--- Start of Supplied text ---

Implementation Considerations:

Use max-heap for priority queue
Tie-breaking with submission time
Prevent starvation of low-priority tasks

Task Dependencies

Dependency Types:

Sequential: B runs after A completes
Parallel: B and C run after A (no dependency between B and C)
Conditional: B runs after A only if A succeeds

Dependency Resolution:

Build dependency graph
Topological sort for execution order
Track completion status
Trigger dependent tasks on completion

Retry Mechanisms

Retry Policies:

class RetryPolicy:
    def __init__(self,
                 max_retries: int = 3,
                 retry_delay: float = 1.0,
                 backoff_multiplier: float = 2.0,
                 max_delay: float = 60.0):
        self.max_retries = max_retries
        self.retry_delay = retry_delay
        self.backoff_multiplier = backoff_multiplier
        self.max_delay = max_delay
    
    def get_retry_delay(self, retry_count: int) -> float:
        """Calculate retry delay with exponential backoff."""
        delay = self.retry_delay * (self.backoff_multiplier ** retry_count)
        return min(delay, self.max_delay)

Resource Management

Resource Constraints:

class ResourceRequirements:
    def __init__(self, cpu: float = 1.0, memory: int = 0):
        self.cpu = cpu  # CPU cores
        self.memory = memory  # Memory in bytes

class ResourceManager:
    def __init__(self, total_cpu: float, total_memory: int):
        self.total_cpu = total_cpu
        self.total_memory = total_memory
        self.used_cpu = 0.0
        self.used_memory = 0
        self.lock = threading.Lock()

--- End of Supplied text ---
--- Start of Extracted material ---

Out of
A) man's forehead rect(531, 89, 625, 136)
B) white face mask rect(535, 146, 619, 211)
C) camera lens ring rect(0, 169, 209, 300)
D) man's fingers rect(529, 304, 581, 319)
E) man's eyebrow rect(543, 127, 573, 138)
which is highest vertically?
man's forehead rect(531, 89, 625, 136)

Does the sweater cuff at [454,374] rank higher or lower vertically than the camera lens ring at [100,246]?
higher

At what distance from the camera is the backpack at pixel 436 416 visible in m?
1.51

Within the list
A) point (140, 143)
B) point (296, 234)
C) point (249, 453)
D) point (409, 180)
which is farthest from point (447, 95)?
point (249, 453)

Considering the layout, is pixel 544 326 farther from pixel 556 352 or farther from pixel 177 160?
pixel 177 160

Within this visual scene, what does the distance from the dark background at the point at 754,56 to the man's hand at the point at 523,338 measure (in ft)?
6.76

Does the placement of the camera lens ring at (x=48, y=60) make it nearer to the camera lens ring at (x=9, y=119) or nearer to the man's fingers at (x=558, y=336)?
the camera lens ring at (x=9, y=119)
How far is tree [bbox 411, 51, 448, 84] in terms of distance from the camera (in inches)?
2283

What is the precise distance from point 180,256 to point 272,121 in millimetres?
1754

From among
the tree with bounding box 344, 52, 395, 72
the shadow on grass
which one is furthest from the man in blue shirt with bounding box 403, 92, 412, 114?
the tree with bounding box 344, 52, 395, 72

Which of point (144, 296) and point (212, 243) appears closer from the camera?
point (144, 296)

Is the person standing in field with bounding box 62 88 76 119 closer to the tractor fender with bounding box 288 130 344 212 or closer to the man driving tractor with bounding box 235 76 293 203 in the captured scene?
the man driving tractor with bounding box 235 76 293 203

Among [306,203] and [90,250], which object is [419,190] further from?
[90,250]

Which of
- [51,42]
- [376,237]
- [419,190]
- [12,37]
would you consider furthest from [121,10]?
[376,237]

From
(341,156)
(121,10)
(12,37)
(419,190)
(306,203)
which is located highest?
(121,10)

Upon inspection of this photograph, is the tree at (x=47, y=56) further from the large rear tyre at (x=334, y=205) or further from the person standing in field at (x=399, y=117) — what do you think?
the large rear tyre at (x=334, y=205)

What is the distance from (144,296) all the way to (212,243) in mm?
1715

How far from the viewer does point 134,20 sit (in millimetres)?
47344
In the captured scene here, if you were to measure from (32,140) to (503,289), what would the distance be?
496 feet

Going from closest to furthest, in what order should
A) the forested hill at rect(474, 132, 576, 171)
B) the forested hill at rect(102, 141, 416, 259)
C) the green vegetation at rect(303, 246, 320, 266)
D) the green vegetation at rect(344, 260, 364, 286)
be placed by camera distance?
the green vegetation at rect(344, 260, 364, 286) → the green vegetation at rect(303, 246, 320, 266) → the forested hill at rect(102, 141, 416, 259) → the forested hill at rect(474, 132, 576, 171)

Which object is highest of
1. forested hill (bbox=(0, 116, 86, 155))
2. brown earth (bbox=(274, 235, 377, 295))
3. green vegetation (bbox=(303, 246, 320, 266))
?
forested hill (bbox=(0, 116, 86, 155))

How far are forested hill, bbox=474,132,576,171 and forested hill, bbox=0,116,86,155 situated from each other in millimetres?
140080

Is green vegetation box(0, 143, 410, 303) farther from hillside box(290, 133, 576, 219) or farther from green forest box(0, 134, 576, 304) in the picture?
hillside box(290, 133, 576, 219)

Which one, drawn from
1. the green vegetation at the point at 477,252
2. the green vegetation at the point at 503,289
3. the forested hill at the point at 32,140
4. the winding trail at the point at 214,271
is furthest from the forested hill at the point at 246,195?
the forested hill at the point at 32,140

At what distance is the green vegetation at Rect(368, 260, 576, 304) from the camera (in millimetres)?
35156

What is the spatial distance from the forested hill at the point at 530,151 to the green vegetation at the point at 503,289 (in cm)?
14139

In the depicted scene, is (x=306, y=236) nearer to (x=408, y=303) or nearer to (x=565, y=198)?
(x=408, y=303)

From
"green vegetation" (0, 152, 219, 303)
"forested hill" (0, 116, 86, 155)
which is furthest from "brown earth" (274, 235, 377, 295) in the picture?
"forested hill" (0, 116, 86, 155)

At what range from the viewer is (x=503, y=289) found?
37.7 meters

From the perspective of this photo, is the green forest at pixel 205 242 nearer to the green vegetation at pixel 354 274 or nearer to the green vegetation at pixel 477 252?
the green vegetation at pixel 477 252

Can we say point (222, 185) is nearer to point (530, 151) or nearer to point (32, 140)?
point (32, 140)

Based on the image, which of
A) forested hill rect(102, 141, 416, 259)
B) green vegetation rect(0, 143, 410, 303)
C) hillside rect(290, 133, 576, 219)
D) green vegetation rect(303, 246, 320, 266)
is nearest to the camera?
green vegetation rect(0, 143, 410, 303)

--- End of Extracted material ---

Written instruction 1: Echo the portion of the task scheduler notes starting with "def get_retry_delay(self, retry_count: int)" and going on through "(self.backoff_multiplier ** retry_count)", word for word.
Written instruction 2: Pick up the task scheduler notes after their last line and write what comes next.

Task result 1:
def get_retry_delay(self, retry_count: int) -> float:
        """Calculate retry delay with exponential backoff."""
        delay = self.retry_delay * (self.backoff_multiplier ** retry_count)

Task result 2:
    
    def can_allocate(self, requirements: ResourceRequirements) -> bool:
        """Check if resources can be allocated."""
        with self.lock:
            return (self.used_cpu + requirements.cpu <= self.total_cpu and
                    self.used_memory + requirements.memory <= self.total_memory)
    
    def allocate(self, requirements: ResourceRequirements):
        """Allocate resources."""
        with self.lock:
            self.used_cpu += requirements.cpu
            self.used_memory += requirements.memory
    
    def deallocate(self, requirements: ResourceRequirements):
        """Deallocate resources."""
        with self.lock:
            self.used_cpu -= requirements.cpu
            self.used_memory -= requirements.memory

Task Persistence

Persistence Strategies:

In-memory only (fast, lost on crash)
File-based (simple, slower)
Database (reliable, more complex)

Implementation:

class TaskPersistence:
    def __init__(self, storage_path: str):
        self.storage_path = storage_path
        self.lock = threading.Lock()
    
    def save_task(self, task: Task):
        """Save task to disk."""
        with self.lock:
            filepath = os.path.join(self.storage_path, f"{task.task_id}.json")
            with open(filepath, 'w') as f:
                json.dump(task.to_dict(), f)
    
    def load_task(self, task_id: str) -> Task:
        """Load task from disk."""
        filepath = os.path.join(self.storage_path, f"{task_id}.json")
        with open(filepath, 'r') as f:
            data = json.load(f)
            return Task.from_dict(data)
    
    def load_all_tasks(self) -> List[Task]:
        """Load all tasks from disk."""
        tasks = []
        for filename in os.listdir(self.storage_path):
            if filename.endswith('.json'):
                task_id = filename[:-5]
                tasks.append(self.load_task(task_id))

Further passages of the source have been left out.